[Data extracted from a collection]

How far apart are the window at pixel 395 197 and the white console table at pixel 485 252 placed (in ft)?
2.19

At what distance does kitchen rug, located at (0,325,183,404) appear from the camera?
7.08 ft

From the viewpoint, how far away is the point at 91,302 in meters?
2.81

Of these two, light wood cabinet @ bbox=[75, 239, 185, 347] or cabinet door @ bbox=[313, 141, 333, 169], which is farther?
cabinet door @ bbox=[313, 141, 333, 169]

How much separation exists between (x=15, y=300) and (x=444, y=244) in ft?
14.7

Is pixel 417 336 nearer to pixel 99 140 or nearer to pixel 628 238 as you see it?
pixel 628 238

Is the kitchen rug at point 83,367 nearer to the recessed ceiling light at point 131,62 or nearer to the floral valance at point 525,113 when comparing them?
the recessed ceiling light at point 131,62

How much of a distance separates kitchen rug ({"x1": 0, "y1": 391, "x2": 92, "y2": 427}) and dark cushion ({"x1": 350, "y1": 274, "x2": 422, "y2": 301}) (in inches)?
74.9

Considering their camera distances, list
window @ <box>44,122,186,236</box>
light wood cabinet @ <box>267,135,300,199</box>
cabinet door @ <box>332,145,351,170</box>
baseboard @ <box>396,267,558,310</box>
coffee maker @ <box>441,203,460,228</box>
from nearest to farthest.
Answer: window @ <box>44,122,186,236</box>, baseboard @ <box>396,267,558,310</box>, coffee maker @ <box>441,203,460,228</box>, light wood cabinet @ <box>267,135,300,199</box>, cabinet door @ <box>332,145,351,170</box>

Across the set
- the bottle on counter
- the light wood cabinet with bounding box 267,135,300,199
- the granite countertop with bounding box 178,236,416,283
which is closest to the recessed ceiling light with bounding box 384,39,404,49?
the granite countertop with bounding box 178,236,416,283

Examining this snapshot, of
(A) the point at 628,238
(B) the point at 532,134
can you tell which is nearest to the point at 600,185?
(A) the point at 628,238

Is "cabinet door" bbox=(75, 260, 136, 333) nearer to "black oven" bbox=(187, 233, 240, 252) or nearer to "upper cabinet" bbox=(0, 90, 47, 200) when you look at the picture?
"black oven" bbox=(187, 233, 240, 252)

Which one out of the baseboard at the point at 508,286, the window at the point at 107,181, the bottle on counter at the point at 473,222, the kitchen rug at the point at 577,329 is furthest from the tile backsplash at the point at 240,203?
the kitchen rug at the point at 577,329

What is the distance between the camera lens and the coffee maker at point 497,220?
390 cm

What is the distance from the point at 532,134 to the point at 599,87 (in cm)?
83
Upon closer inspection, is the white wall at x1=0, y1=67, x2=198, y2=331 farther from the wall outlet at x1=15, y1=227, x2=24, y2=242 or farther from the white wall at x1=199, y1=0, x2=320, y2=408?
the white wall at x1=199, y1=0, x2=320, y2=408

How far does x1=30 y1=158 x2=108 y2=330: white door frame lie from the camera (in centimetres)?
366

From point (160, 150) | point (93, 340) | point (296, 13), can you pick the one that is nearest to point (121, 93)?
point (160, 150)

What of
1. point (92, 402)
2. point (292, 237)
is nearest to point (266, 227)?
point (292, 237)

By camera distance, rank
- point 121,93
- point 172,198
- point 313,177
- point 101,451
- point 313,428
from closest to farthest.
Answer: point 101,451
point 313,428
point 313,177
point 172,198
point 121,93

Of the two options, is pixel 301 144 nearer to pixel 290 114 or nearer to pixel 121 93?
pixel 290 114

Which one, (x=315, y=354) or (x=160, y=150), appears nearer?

- Work to be completed: Transcribe the records above exactly as they appear.

- Task output:
How far apart are the window at pixel 395 197 and the white console table at pixel 485 252 placed (in ft)?
2.19

At what distance does kitchen rug, located at (0,325,183,404) appear from the camera?
7.08 ft

From the viewpoint, how far away is the point at 91,302 in meters?
2.81

Of these two, light wood cabinet @ bbox=[75, 239, 185, 347] or cabinet door @ bbox=[313, 141, 333, 169], which is farther?
cabinet door @ bbox=[313, 141, 333, 169]

How much separation exists between (x=15, y=300) and (x=444, y=244) in ft?
14.7

Is pixel 417 336 nearer to pixel 99 140 or nearer to pixel 628 238 as you see it?
pixel 628 238

Is the kitchen rug at point 83,367 nearer to the recessed ceiling light at point 131,62 or nearer to the floral valance at point 525,113 when comparing them?
the recessed ceiling light at point 131,62

How much of a distance separates kitchen rug ({"x1": 0, "y1": 391, "x2": 92, "y2": 427}) and dark cushion ({"x1": 350, "y1": 274, "x2": 422, "y2": 301}) (in inches)?
74.9

Considering their camera distances, list
window @ <box>44,122,186,236</box>
light wood cabinet @ <box>267,135,300,199</box>
cabinet door @ <box>332,145,351,170</box>
baseboard @ <box>396,267,558,310</box>
coffee maker @ <box>441,203,460,228</box>
from nearest to farthest.
Answer: window @ <box>44,122,186,236</box>, baseboard @ <box>396,267,558,310</box>, coffee maker @ <box>441,203,460,228</box>, light wood cabinet @ <box>267,135,300,199</box>, cabinet door @ <box>332,145,351,170</box>

Across the set
- the bottle on counter
- the light wood cabinet with bounding box 267,135,300,199
- the granite countertop with bounding box 178,236,416,283
which is closest to the recessed ceiling light with bounding box 384,39,404,49?
the granite countertop with bounding box 178,236,416,283

Examining this snapshot, of
(A) the point at 628,238
(B) the point at 532,134
can you tell which is nearest to the point at 600,185?
(A) the point at 628,238

Is "cabinet door" bbox=(75, 260, 136, 333) nearer to "black oven" bbox=(187, 233, 240, 252) or nearer to "upper cabinet" bbox=(0, 90, 47, 200) when you look at the picture?
"black oven" bbox=(187, 233, 240, 252)

Which one out of the baseboard at the point at 508,286, the window at the point at 107,181, the bottle on counter at the point at 473,222, the kitchen rug at the point at 577,329 is furthest from the tile backsplash at the point at 240,203?
the kitchen rug at the point at 577,329

What is the distance between the camera lens and the coffee maker at point 497,220?
390 cm

What is the distance from the point at 532,134 to the point at 599,87 (in cm)?
83
Upon closer inspection, is the white wall at x1=0, y1=67, x2=198, y2=331 farther from the wall outlet at x1=15, y1=227, x2=24, y2=242 or farther from the white wall at x1=199, y1=0, x2=320, y2=408?
the white wall at x1=199, y1=0, x2=320, y2=408

How far does x1=30 y1=158 x2=108 y2=330: white door frame lie from the camera (in centimetres)?
366

From point (160, 150) | point (93, 340) | point (296, 13), can you pick the one that is nearest to point (121, 93)?
point (160, 150)

What of
1. point (92, 402)
2. point (292, 237)
is nearest to point (266, 227)?
point (292, 237)

By camera distance, rank
- point 121,93
- point 172,198
- point 313,177
- point 101,451
- point 313,428
from closest to farthest.
Answer: point 101,451
point 313,428
point 313,177
point 172,198
point 121,93

Of the two options, is pixel 301 144 nearer to pixel 290 114 or nearer to pixel 121 93?
pixel 290 114

Which one, (x=315, y=354) or (x=160, y=150), appears nearer?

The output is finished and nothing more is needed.